211話 王太子
「そういうことは予め、話を通しておいてくれ」
副団長のぼやきが聞こえる。
王太子が来ることは知らされていなかったのだろうか。
「言っても仕方ないだろう」
兄も同様のようだ。
王太子の周辺に内通者がいないと言っていたが、王太子と親しくしている内通者がいないということなのか。

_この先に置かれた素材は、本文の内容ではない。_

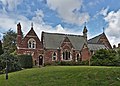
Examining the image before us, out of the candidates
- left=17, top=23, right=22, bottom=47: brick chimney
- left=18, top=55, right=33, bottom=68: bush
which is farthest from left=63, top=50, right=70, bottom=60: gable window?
left=18, top=55, right=33, bottom=68: bush

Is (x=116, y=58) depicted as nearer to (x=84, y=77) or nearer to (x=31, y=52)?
(x=84, y=77)

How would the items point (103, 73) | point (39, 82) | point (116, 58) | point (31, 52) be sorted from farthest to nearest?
point (31, 52), point (116, 58), point (103, 73), point (39, 82)

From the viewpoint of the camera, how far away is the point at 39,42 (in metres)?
57.2

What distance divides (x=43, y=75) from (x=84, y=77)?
4655 millimetres

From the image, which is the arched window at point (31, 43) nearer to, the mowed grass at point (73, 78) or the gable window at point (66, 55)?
the gable window at point (66, 55)

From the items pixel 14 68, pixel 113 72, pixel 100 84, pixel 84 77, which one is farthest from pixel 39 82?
pixel 14 68

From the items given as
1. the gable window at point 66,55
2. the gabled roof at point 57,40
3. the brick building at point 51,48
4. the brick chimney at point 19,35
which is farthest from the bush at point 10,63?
the gable window at point 66,55

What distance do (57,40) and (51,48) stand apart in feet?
14.7

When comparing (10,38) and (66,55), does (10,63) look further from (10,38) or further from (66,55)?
(10,38)

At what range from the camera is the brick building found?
56.0 m

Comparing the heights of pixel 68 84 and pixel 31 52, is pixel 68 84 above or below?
below

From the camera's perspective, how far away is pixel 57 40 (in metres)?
61.3

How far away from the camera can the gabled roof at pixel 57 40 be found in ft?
192

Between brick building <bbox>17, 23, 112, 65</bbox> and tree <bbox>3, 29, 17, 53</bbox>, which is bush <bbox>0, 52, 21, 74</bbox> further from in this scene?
tree <bbox>3, 29, 17, 53</bbox>
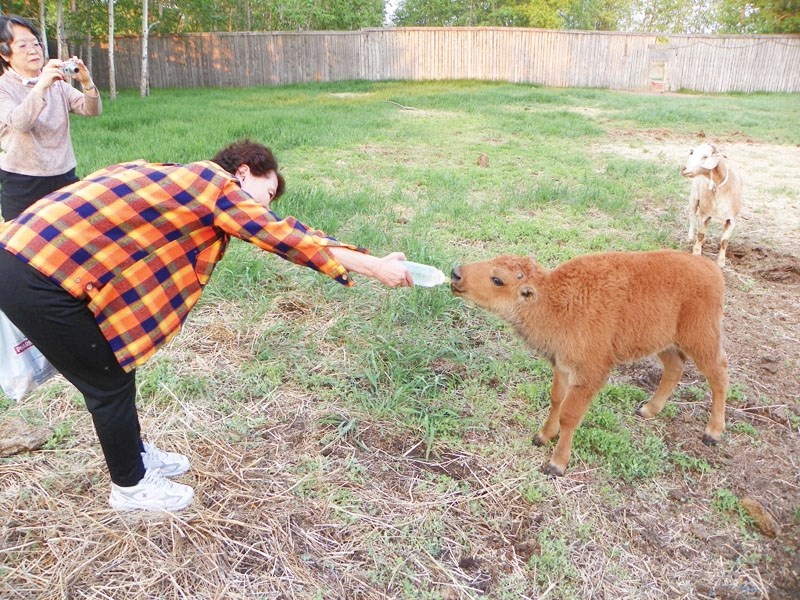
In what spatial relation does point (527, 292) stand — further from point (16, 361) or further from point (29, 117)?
point (29, 117)

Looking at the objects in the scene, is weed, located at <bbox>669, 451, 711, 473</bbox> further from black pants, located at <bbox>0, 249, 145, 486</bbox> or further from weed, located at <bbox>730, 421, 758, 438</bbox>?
black pants, located at <bbox>0, 249, 145, 486</bbox>

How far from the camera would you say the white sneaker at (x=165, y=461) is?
10.1ft

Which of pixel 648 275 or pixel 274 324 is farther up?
pixel 648 275

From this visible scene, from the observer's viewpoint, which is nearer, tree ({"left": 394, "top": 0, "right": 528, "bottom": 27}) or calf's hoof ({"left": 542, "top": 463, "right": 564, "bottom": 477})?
calf's hoof ({"left": 542, "top": 463, "right": 564, "bottom": 477})

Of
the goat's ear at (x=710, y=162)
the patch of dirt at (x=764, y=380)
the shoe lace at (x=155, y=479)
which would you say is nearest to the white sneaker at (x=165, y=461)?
the shoe lace at (x=155, y=479)

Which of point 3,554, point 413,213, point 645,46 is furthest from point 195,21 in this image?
point 3,554

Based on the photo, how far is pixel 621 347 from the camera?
3418 mm

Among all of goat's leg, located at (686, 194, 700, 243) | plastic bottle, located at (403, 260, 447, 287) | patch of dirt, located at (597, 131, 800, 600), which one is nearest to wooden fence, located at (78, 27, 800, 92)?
patch of dirt, located at (597, 131, 800, 600)

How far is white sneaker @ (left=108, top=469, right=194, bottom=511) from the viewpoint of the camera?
2.81 metres

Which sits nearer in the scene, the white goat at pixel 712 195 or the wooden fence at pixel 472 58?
the white goat at pixel 712 195

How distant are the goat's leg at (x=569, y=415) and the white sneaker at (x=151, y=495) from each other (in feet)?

疑っていた訳ではないが、王太子が騎士団に激励に来るという話は事実だった。
王太子が僕に気付かないということはないはずだ。
アーリンからの指示は王太子に第2王位継承者となる僕を認識させるというものだ。
王太子が僕に好意的に接するということは考えられない。
明確に敵対することになりかねない。
「集合!」
兄が騎士達に命じた。
その兄の視線が僕に向く。
さらに、僕達が先程までいた部屋の方に向けられる。
兄の言わんとしていることはわかる。あの部屋にいてもいいということだろう。
僕は首を左右に振る。
アーリンの姿は既にない。
僕は騎士達に混じり、頭を下げて、王太子を迎える。
鍛錬中の為、騎士達は正装をしているわけでもなく、混じっていても特に違和感はない。
王太子がこの鍛錬場に現れた。
当然のことだが、従者や護衛騎士も連れている。
「ご苦労。頭を上げてかまわない」
労いの感じられない高めの声がよく響く。
僕よりやや明るい茶髪に僕と同じ緑の瞳。髪は肩より長い。金糸がふんだんに使われた豪華な上着が目に付く。
優雅な佇まいはさすがだ。
粗野とは程遠く、見た目には王太子として申し分ない。
ただ、言動が伴わず、28歳になるが結婚はしていない。
それも含めて不興を買っている。
「王太子である私自ら、激励に来たのだ。感謝するといい」
騎士達を前に横柄な態度で王太子が言う。
王族である為、ある程度は当然なのかもしれない。
それでも、聞いていて、いい印象はしない。
「弟達が死んだことについては、不運なことだった。君達のせいではない。これから、しっかり気を引き締めて、警備にあたってくれ。次期国王は私なのだ。私が無事ならそれでいい」
騎士達がそれに答えると、満足そうな顔をする。
王太子は向きを変え、鍛錬場を立ち去ろうとする。
鍛錬を見学する気もないようだ。
それより、王太子は僕に気付いていない。度々、視線を送ってくる従者や護衛騎士は気付いていると思われるにも関わらず。
「王太子殿下」
僕の方から呼びかけるしかなかった。
「君は――ああ、第6か。騎士にでもなるのか」
僕が第6王子であることはわかってもらえたらしい。
予想外に王太子は僕に対して、敵対の意思はなかった。
王城から去った僕は眼中になかったのかもしれない。
「見学に来ただけで、騎士になるつもりはありません」
この国では。頭の中で付け加える。
予定とは違う穏やかな会話に内心では不安になっていた。
僕と敵対することで、王太子に僕を狙わせるという意図があったのではないかと考えたからだ。
僕が王位を狙っていると宣言し敵対した方がいいのか、王太子と親しくなる方がいいのか。
アーリンはどちらだとも言ってはいない。
ただ単に認識させればいいと、それだけだ。
余計なことはしない方がいいのだろう。
「そうか。ではまたな、我が弟」
王にはなりたいようだが、元々王太子ということもあり、野心家だとも思えない。
本当の野心家は第2王子だったのだろう。
第4王子も自分の意志で王になりたかった訳ではなさそうだった。
僕としては、この王太子に王位に就いてもらった方がいいように思う。
僕よりは王の座に向いている。
ルカの言うように周りを固めて、国が回るようにすればいい。
王太子の姿はここからは見えなくなった。
「殿下、ご無礼をお詫び致します」
チェスター・クロス以下、剣を合わせた3人が頭を下げてくる。
「気にしなくて構いません」
王太子と同じように突然来たこちらが悪いのだ。
彼らは気にする必要はない。
兄である団長と副団長に挨拶を済ませると、いつの間にか姿を見せていたアーリンと共に鍛錬場を後にした。